Responsibilities The AI Cybersecurity Architect is Altec's enterprise strategy leader and visionary in AI cybersecurity and data protection. This role is accountable for defining and driving a robust security architecture that safeguards the data and systems underlying all AI initiatives. The AI Cybersecurity Architect ensures that every facet of the AI ecosystem is secure by design - guarding against external AI-driven threats, governing internal AI usage and custom AI applications, and protecting the data pipelines that fuel AI solutions. Operating at the intersection of cybersecurity and innovation, the Architect partners with senior IT leadership (including the SVP of Information Services, VP of IT Operations, & Head of Cybersecurity) and collaborates with the AI Center of Excellence and Advanced Development team to embed cybersecurity into every AI pilot, agent workflow, and data process. By doing so, the AI Cybersecurity Architect enables Altec to accelerate AI adoption safely, maintaining rigorous security and control over valuable data even as the organization rapidly expands its use of AI.
Key Responsibilities
AI Security Architecture
- Define and own the enterprise AI security strategy and architecture: Develop a comprehensive approach for securing AI technologies across the organization, addressing both external AI-driven threats and internal AI use.

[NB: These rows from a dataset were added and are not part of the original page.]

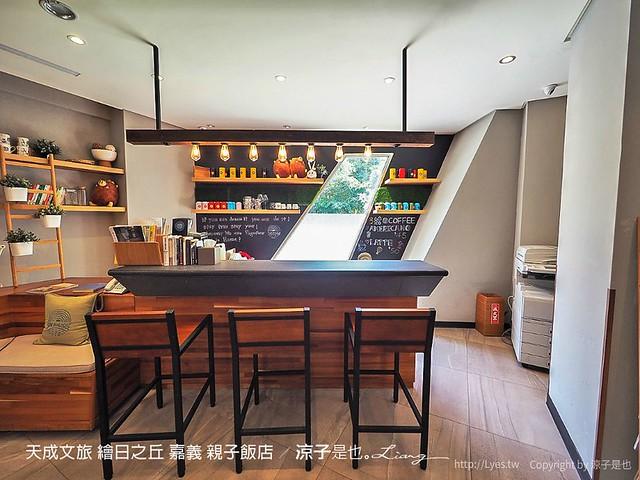 天成文旅 繪日之丘 嘉義 親子飯店 88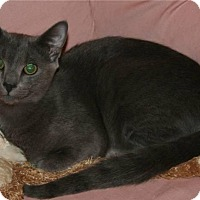 Domestic Shorthair Cat for adoption in Salisbury, North Carolina - Rowdy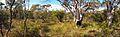 Couranga Track - panoramio (27).jpg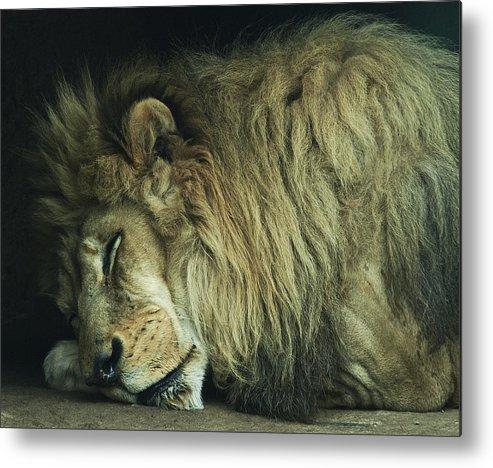 Africa Beasts Big Carnivore Cat Hunter King Lion Predator Sleeping The Tired Wild Wildlife Zoo Sleepy Metal Print featuring the photograph Sleepy Beast by Thomas Shanahan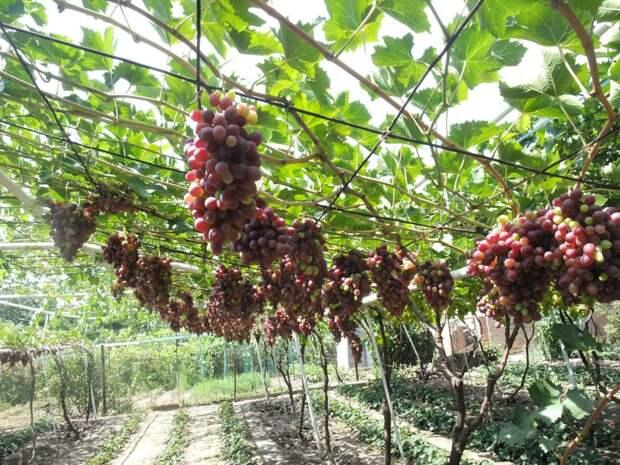 Август: дела на винограднике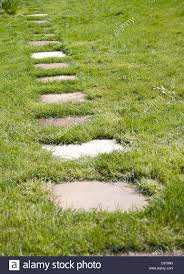 stepping stone paving slabs form a path across grass lawn in a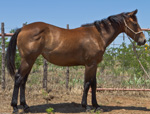 Smart N Purdy Quarter Horse Consignment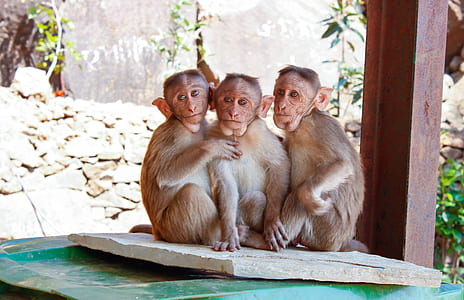 three monkeys sitting next to each others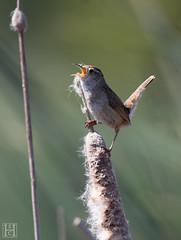 Marsh-Wren-0063 (SharonConstant) Tags: coyote bird hills marsh wren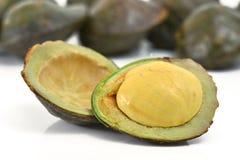 archidendron jiringa种子 库存图片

- Architect and oversee robust AI security controls: Ensure the design and implementation of enterprise-wide AI security controls and guardrails.
- Establish technical guardrails against AI-specific threats: Define and implement protective mechanisms to defend against risks unique to AI.

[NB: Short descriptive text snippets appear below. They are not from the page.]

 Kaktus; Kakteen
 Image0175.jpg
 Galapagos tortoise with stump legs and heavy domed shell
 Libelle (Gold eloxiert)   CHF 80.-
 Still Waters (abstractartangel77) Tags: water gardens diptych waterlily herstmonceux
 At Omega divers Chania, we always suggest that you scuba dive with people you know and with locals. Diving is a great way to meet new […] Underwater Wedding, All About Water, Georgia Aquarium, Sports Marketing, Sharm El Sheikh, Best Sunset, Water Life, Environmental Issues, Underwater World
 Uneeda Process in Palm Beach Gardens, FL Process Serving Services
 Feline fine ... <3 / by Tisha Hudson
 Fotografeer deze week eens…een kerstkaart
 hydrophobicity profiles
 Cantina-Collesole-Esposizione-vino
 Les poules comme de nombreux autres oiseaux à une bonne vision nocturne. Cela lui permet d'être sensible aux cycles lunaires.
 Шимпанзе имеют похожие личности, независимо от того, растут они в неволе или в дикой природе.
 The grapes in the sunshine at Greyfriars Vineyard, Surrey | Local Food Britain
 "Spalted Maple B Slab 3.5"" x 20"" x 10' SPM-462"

- Secure AI agents and integration points: Provide architecture leadership for the safe design of AI agent frameworks, Model Context Protocol (MCP) servers, and model gateway integrations.
- Counter AI-enabled threats with a blue-team mindset: Continuously evaluate and anticipate emerging threats from malicious AI usage. Drive the incorporation of AI-related threat intelligence into the security program.

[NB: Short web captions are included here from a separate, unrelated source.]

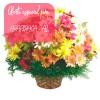 Oferta de flores especial para Arapiraca: Cesta de Flores do Campo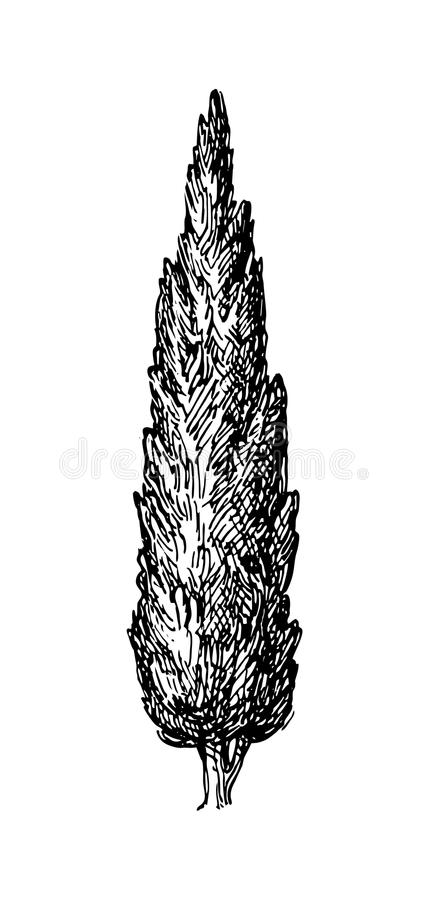 Vectorillustratie van cipres vector illustratie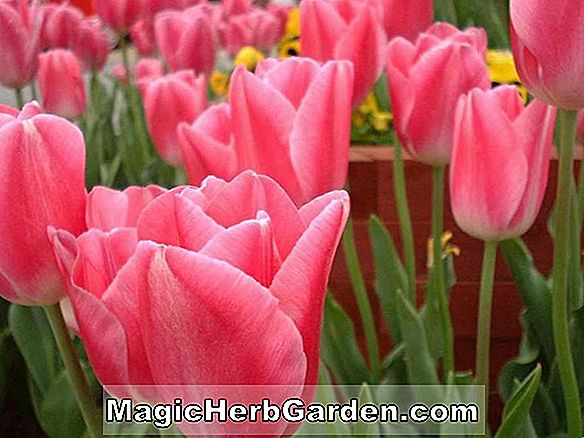 Tulipa (General Eisenhower Tulpe)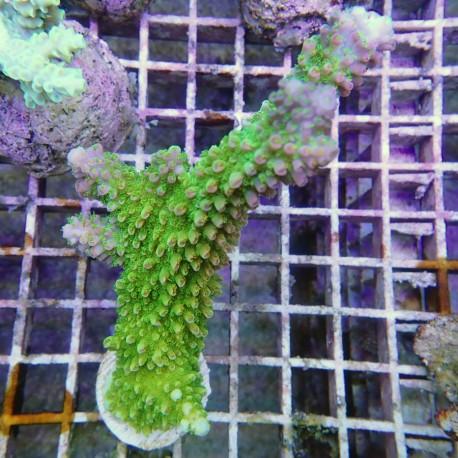 Acropora abrotanoides acro8033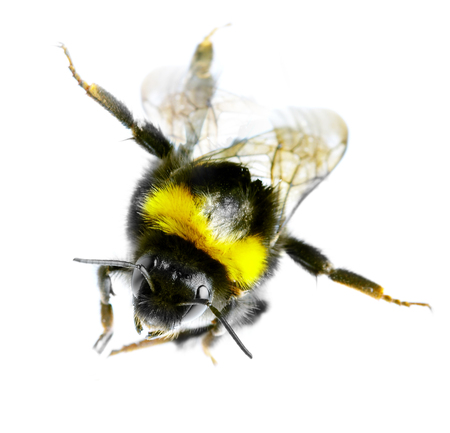 Flying bumblebee on a white background  photo
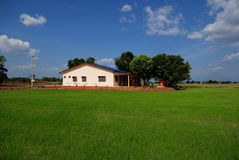 Bomen, landbouwbedrijfhuis, padiegebied stock afbeelding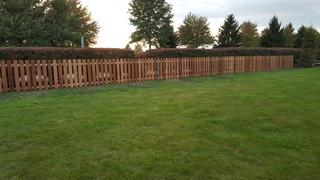 This is a photo of the completed cedar picket fence.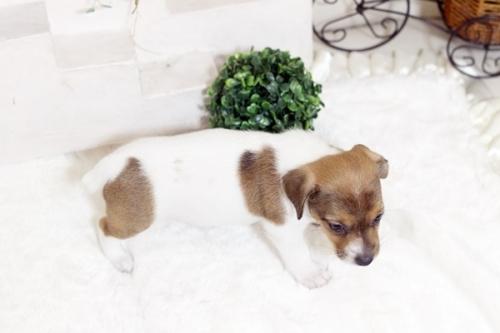 ジャックラッセルテリアの子犬(ID:1255411574)の4枚目の写真/更新日:2017-03-07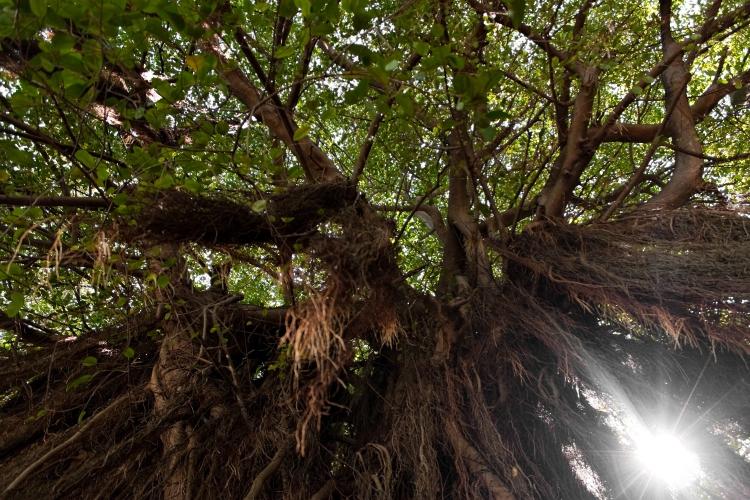 Tropical Vine Tree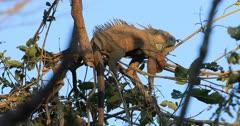 Green Iguana, Iguana iguana, sleeping in a tree 4K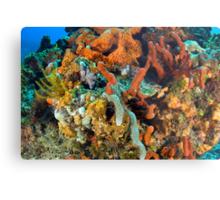Coral, Marine Life Metal Print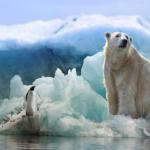 地球の気候変動の影響とは!?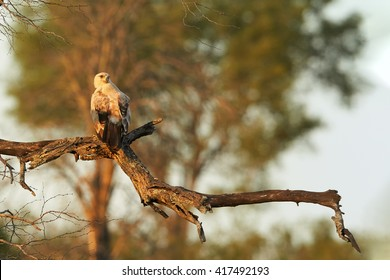 Large bird of prey Tawny eagle, Aquila rapax perched on branch lit by the setting sun against blurred tree in background. Kruger national park, South Africa.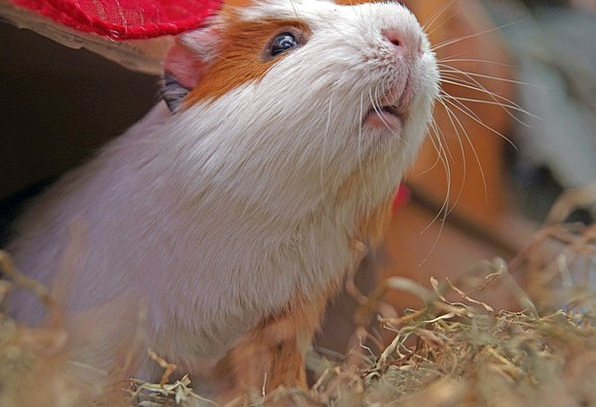 Guinea Pig Cuy Rodent Pet Domesticated Animal Phys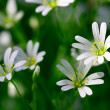 White spring flowers — Stock Photo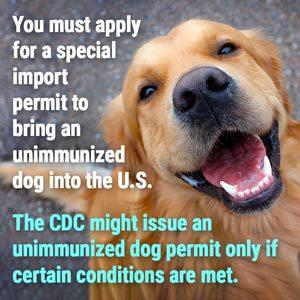 dog permit online
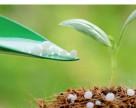 Украинские аграрии сократили объемы использования удобрений втрое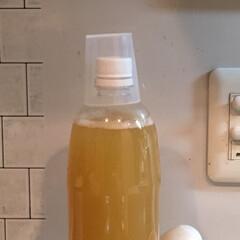 グルメ/フード/キッチン/夏ドリンク/自家製酵母/自家発酵/... はちみつジンジャーエール発酵中。泡がぐん…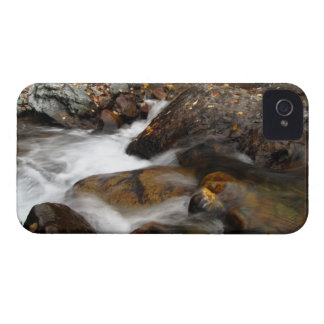 AAW Alaskan Autumn Waterfall iPhone 4 Case-Mate Cases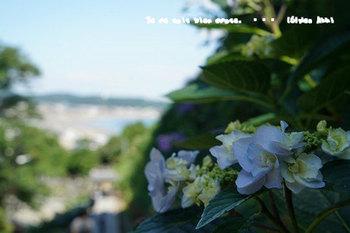 鎌倉紫陽花2018(16).jpg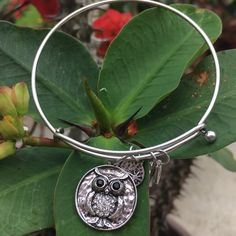⭐️Silver Owl Bangle⭐️ Absolutely gorgeous, handmade bangle. Color is antique silver (plated), crystal encrusted eyes and belly...brand new in plastic. Design is 3D, not flat. Wear one or stack it up with other gorgeous designs. Looks beautiful mixed within the Alex and Ani bangles! Jewelry Bracelets
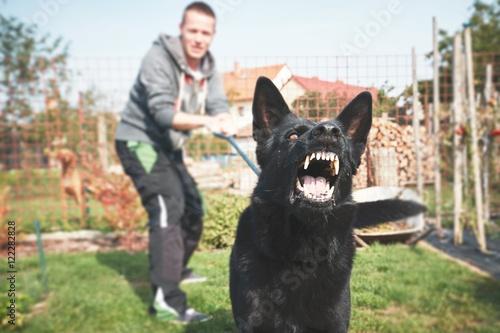 Valokuva  Aggressive dog is barking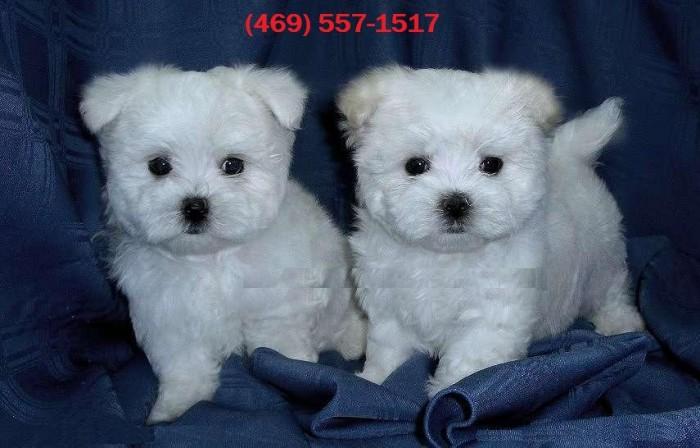 Free puppies in clovis nm
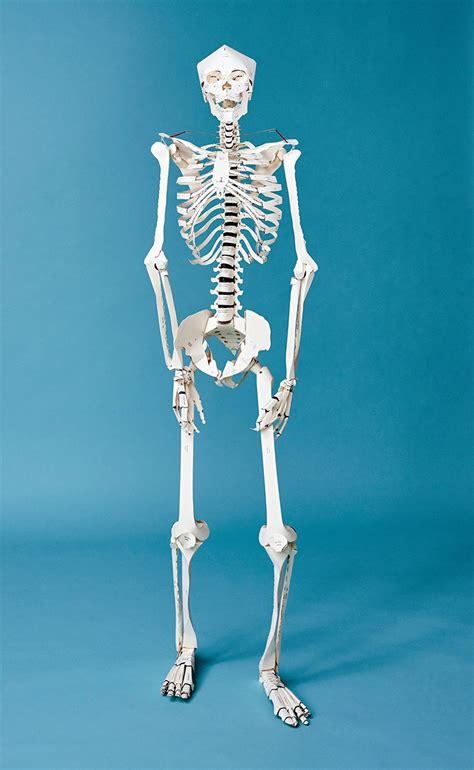 Make Your Own Paper Skeleton - diy size papercraft skeleton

AI Risk, Governance & Strategy
- Establish enterprise AI security policies and standards: Define and maintain enterprise-wide standards for AI data handling, logging, monitoring, identity, and access management for AI systems.
- Lead AI security governance and risk management: Own the AI security governance framework, ensuring alignment with overall cybersecurity and business strategy.
- Drive AI risk assessment and review processes: Architect a rigorous risk assessment program for AI projects and usage. Lead the security review of new AI tools, pilots, and proofs of concept in collaboration with the AI innovation teams, setting the criteria for evaluation and required security controls.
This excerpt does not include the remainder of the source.